Yesterday like hundreds of fellow UQAM students, I occupied the J-A. De Sève building. Like hundreds of my fellow students, I occupied my university to send a simple and clear message to a megalomaniac and intransigent administration,.completely high on power administration; a dignified university; and a post-secondary educational institution that calls itself such belongs first and foremost to the students and the teachers.
Yesterday, I couldn’t have been prouder of being a UQAM student. I was proud of my fellow students, of the ecstatic sense of solidarity that filled the air, and of being part of it. Yesterday, I couldn’t have been prouder of my teachers, who stood arm in arm with us on the front lines and denounced the presence of anti-riot squads within our campus.
Applying to university many people look for prestige, for a name on a diploma. I applied to UQAM because UQAM fights, because education is more than just sitting in a classroom, because we learn as we struggle, as we fight together.
Today, the mainstream media, as per habit, will rain down blame and accusations on the students, those “ragged bunch of anarchists” and “masked terrorists” who rampaged and put to fire and sword our beloved university. There will be calls across the board to put an end to the “violence” and “intimidation.”
But let’s be clear here. Is there any violence that is symbolically or quantitatively more violent than that of university administration calling on riot-cops to club and charge their own students? Within a university, there isn’t greater violence than that of silencing dissident voices!
Certainly, however, there have been excesses at UQAM and that’s the excesses of the administration, that isn’t recognized by those it supposedly represents!
Like many in the past weeks, I have been discouraged and demoralized by the internal fighting that has plagued our movement, in particular surrounding the former executive of ASSÉ. This harmed the movement and the articulation of our message more than anything else.
Some have said we’re in need of a unifying moment, we found such a moment yesterday!
To all of those who don’t want to get involved, unfortunately you have no other choice – we collectively have no other choice. Either we take full repossession of our university – we re-take what is rightfully ours – or we capitulate at the feet of a logic of commodification that uses brute force to impose its world view. Either we uphold the democratic decisions of our student association, our student democracy, and the right for students to have a say in their education, or we lose democracy altogether!
To civil society, to those that are students, but not students of UQAM, to the workers, and in general, to those most affected by the austerity measures, do you not see the inequality of opportunity this government wants to impose on us? This struggle is yours as well!

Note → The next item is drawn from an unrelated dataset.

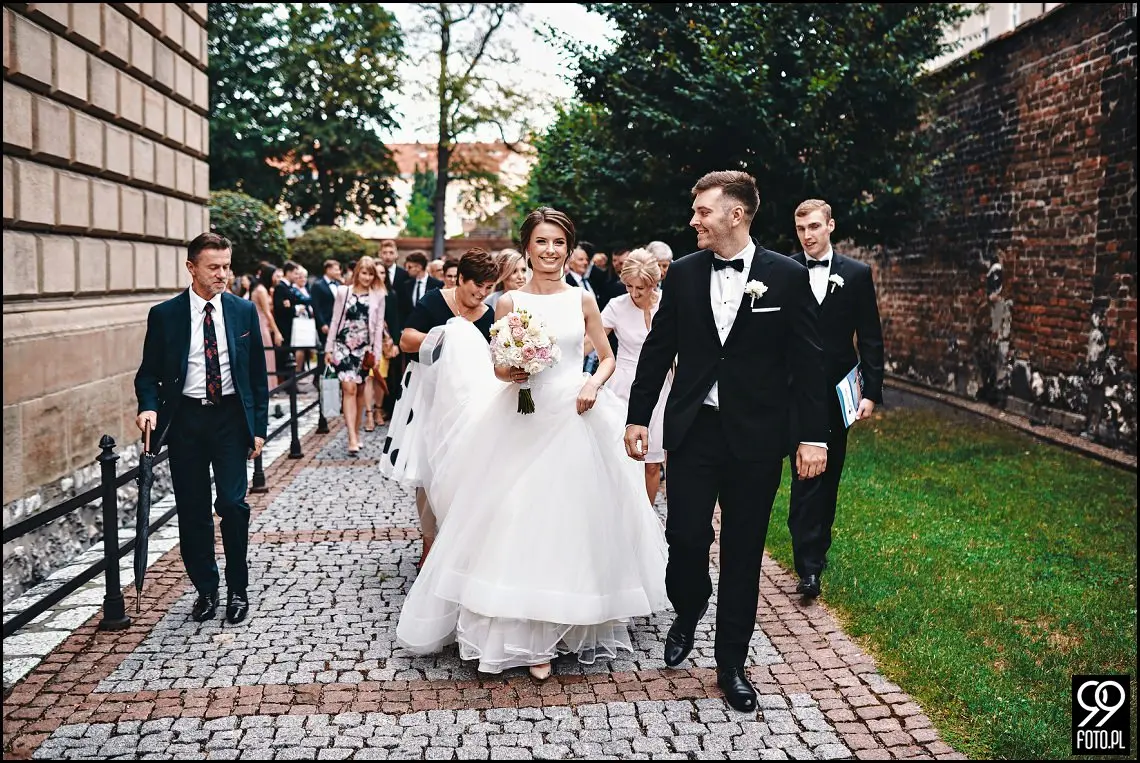 kraków kościoły na ślub, kościół kraków kazimierz, bazylika bożego ciała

This struggle belongs to all of those that believe in the “radical” idea that education and profit aren’t synonymous. They’re antithetical! This struggle belongs to those that believe that a university isn’t a factory, that we can aspire to more than being service-sector, minimum wage, 9 to 5, cubicle confined workers.

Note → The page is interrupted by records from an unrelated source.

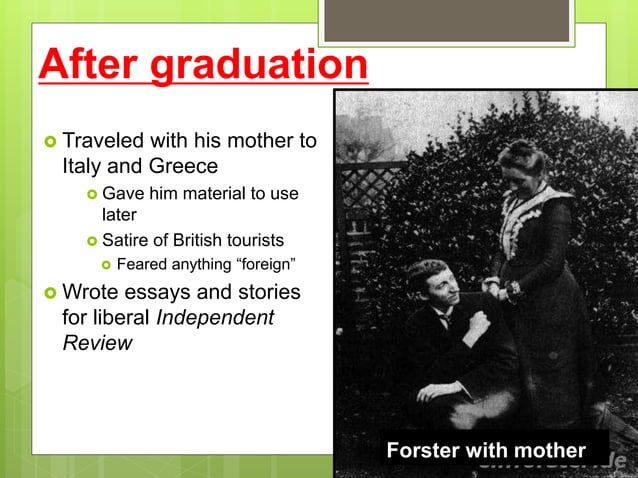 A Passage to India by E. M. Forster | PPT | Islam | Religion & Spirituality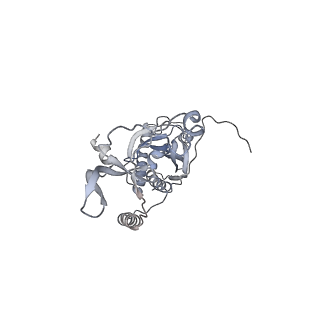 41100_8t8o_FE_v1-0
CCW Flagellar Switch Complex - FliF, FliG, FliM, and FliN forming 34-mer C-ring from Salmonella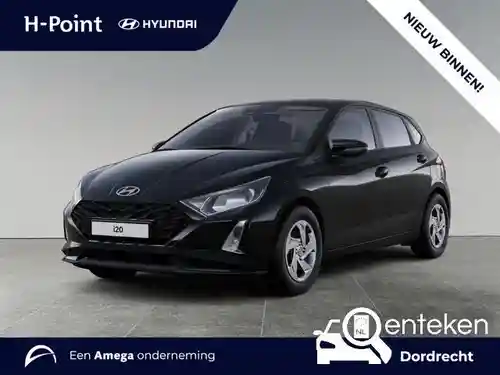 Hyundai i20 1.0 T-GDI 2026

This struggle belongs to everyone who believes in the fundamental idea that some things are more important than “profit” – that people are more important than profit! Our struggle is a struggle to uphold one of the most fundamental freedoms and a guiding principle that should be laid at the foundation of every society: the principle that the transmission of knowledge should be non-merchandised, universally accessible to all regardless of your class, your race, your gender, your sexual orientation, your political beliefs, your religious beliefs.
If you believe in such things your place is alongside us, with us on the front lines.
We won’t give-up a centimeter, we will resist, we will overcome!
La lutte continue!
Photograph by Benjamin Prunty.
If you think upholding the democratic decisions of your student associations is so important, how about you apply the same logic to your democratically elected government. Calling for the removal of the Liberal government (as most of the protestors are doing) is obviously anti-democratic after they legitimately won the last election.
As for your occupation to protest the violent reaction to your occupation, well, that’s a self-fulfilling prophecy isn’t it? It’s still intimidation and violence to physically stop people from going to class if they can’t do it because of you, regardless of how your student association voted.